**TASKS FOR THIS EXERCISE:**
- A) Answer these questions about the WordNet excerpt, one per line:
(i) What does WordNet call its sets of synonyms?
(ii) What part-of-speech argument does the code in In [11] pass when fetching the synsets of 'dog'?
(iii) Which synset is printed first in the output of In [11]?
- B) Please explain in one to three sentences why, according to the WordNet excerpt, WordNet can be traversed through hypernym and hyponym relationships.
- C) Extend the WordNet excerpt, picking up after its last line.

(EXCERPT)

1. ***Chapter 7: WordNet***

*   WordNet is a large lexical database of English that groups English words into sets of synonyms called synsets, providing their definitions, usage examples, and relationships with other synsets. It organizes words hierarchically, allowing for traversal through hypernym and hyponym relationships, and can be used for natural language processing tasks such as word sense disambiguation, text classification, and information retrieval.

2.   Let's select the noun "dog" and output all synsets



In [11]:
from nltk.corpus import wordnet as wn

import nltk
#nltk.download("popular")   # uncomment on the initial run
from nltk.corpus import wordnet

# get all synsets of 'dog'
dog_synsets = wordnet.synsets('dog', pos='n')
for synset in dog_synsets:
    print(synset)

Synset('dog.n.01')
Synset('frump.n.01')
Synset('dog.n.03')
Synset('cad.n.01')
Synset('frank.n.02')
Synset('pawl.n.01')
Synset('andiron.n.01')


In [12]:
# get all synsets of 'dog'
wn.synsets('dog')

(End EXCERPT)
(STORED DATA)

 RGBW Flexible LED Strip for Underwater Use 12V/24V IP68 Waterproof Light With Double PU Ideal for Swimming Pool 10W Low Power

(End STORED DATA)

**ANSWERS TO EACH TASK:**
- A)
(i) Synsets.
(ii) pos='n'
(iii) Synset('dog.n.01')

- B) WordNet organizes words hierarchically. This hierarchical arrangement is what allows traversal through hypernym and hyponym relationships.

- C)
[Synset('dog.n.01'),
 Synset('frump.n.01'),
 Synset('dog.n.03'),
 Synset('cad.n.01'),
 Synset('frank.n.02'),
 Synset('pawl.n.01'),
 Synset('andiron.n.01'),
 Synset('chase.v.01')]

3. Let's select the synset 'dog.n.01' and extract its definition, usage examples, and lemmas. We will then traverse up the WordNet hierarchy as far as we can, outputting the synsets as we go:

In [14]:
# get a definition for the first noun synset

wn.synset('dog.n.01').definition()

'a member of the genus Canis (probably descended from the common wolf) that has been domesticated by man since prehistoric times; occurs in many breeds'

In [16]:
# get a definition for the first verb synset

wn.synset('dog.v.01').definition()

'go after with the intent to catch'

In [17]:
# extract examples

wn.synset('dog.v.01').examples()

['The policeman chased the mugger down the alley', 'the dog chased the rabbit']

In [18]:
# extract lemmas

wn.synset('dog.v.01').lemmas()

[Lemma('chase.v.01.chase'),
 Lemma('chase.v.01.chase_after'),
 Lemma('chase.v.01.trail'),
 Lemma('chase.v.01.tail'),
 Lemma('chase.v.01.tag'),
 Lemma('chase.v.01.give_chase'),
 Lemma('chase.v.01.dog'),
 Lemma('chase.v.01.go_after'),
 Lemma('chase.v.01.track')]

In [20]:
# iterate over synsets

exercise_synsets = wn.synsets('dog', pos=wn.VERB)
for sense in exercise_synsets:
    lemmas = [l.name() for l in sense.lemmas()]
    print("Synset: " + sense.name() + "(" +sense.definition() + ")  \n\t Lemmas:" + str(lemmas))

Synset: chase.v.01(go after with the intent to catch)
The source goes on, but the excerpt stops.